Exercise tasks
(A) List every category of Facebook information that the social web article quotes as being publicly available to everyone.
(B) In the social web article, which two markup languages does Google Social Graph use to express public connections between people on the Web?
(C) Using the social web article, explain why search engines had to change the way they index data from sites such as Twitter and Facebook.

* start Page *

While people in the past used to be terribly worried about hackers etc. breaking into their computer and thus accessing their data, the current (at least gradually progressing) exhibitionism on the social web (feel free to call it ‘web 2.0‘) combined with a status quo of today’s search technology already enables to gain impressive insights not only into user’s private details, but also into users’ behaviour.
Such insights are of great relevance for e.g. the advertising industry as they enable advertisers to ‘efficiently target‘ the users and to supply them with ‘tailored ads‘, minimizing advertising waste coverage.
Not being able to index social networks thus constitutes a competitive disadvantage and thus search engines are willing to pay to be granted access to such data. As the data on e.g. Twitter and Facebook however is changing in “real time” SEs were required to modify the way in which they index data to be able to cope with short term peaks caused by unexpected events (e.g. Hudson river plane crash, Michael Jackson’s death, more >>here<<).
The service TweetPsych for example creates a psychological profile of any public Twitter account and compares it to the others already in their database. This enables the service to identify those traits/issues that are used more or less frequently by the user analysed.
Far less creepy but still interesting, Google also offers a service to help you gaining and combining information from the (social) web. The service Google Social Graph, still a Beta and aiming at developers, makes information about the public connections between people on the Web, expressed by certrain markup languages (XFN and FOAF) and other publicly declared connections, easily available. The service however returns only web addresses of public pages and publicly declared connections between them. The service is not able to access non-public information, such as private profile pages or websites accessible to a limited group of friends.
Google’s statement on the sources for their data doesn’t necessarily mean much as having e.g. a friend on facebook who has fully published and opened his profile for search engines will thus also enable search engines to gain access to certain data from your profile.
“Certain categories of information such as your name, profile photo, list of friends and pages you are a fan of, gender, geographic region, and networks you belong to are considered publicly available to everyone, including Facebook-enhanced applications, and therefore do not have privacy settings. […]”

* end Page *
* start Records shown *

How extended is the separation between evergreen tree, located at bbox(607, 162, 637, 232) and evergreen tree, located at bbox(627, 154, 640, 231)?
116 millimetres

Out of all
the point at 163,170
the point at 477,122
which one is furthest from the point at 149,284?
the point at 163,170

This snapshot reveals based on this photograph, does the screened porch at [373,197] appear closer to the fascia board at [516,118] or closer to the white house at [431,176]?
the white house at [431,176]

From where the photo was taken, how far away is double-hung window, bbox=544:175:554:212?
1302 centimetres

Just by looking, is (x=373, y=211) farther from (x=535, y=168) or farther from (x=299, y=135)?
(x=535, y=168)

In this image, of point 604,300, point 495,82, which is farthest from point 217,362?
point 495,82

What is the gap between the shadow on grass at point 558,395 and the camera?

* end Records shown *

Expected outputs
(A)
- Name
- Profile photo
- List of friends
- Pages you are a fan of
- Gender
- Geographic region
- Networks you belong to

(B) XFN and FOAF.

(C) The data on those sites changes in "real time." Search engines therefore had to adjust their indexing to cope with short-term peaks caused by unexpected events, such as the Hudson River plane crash or Michael Jackson's death.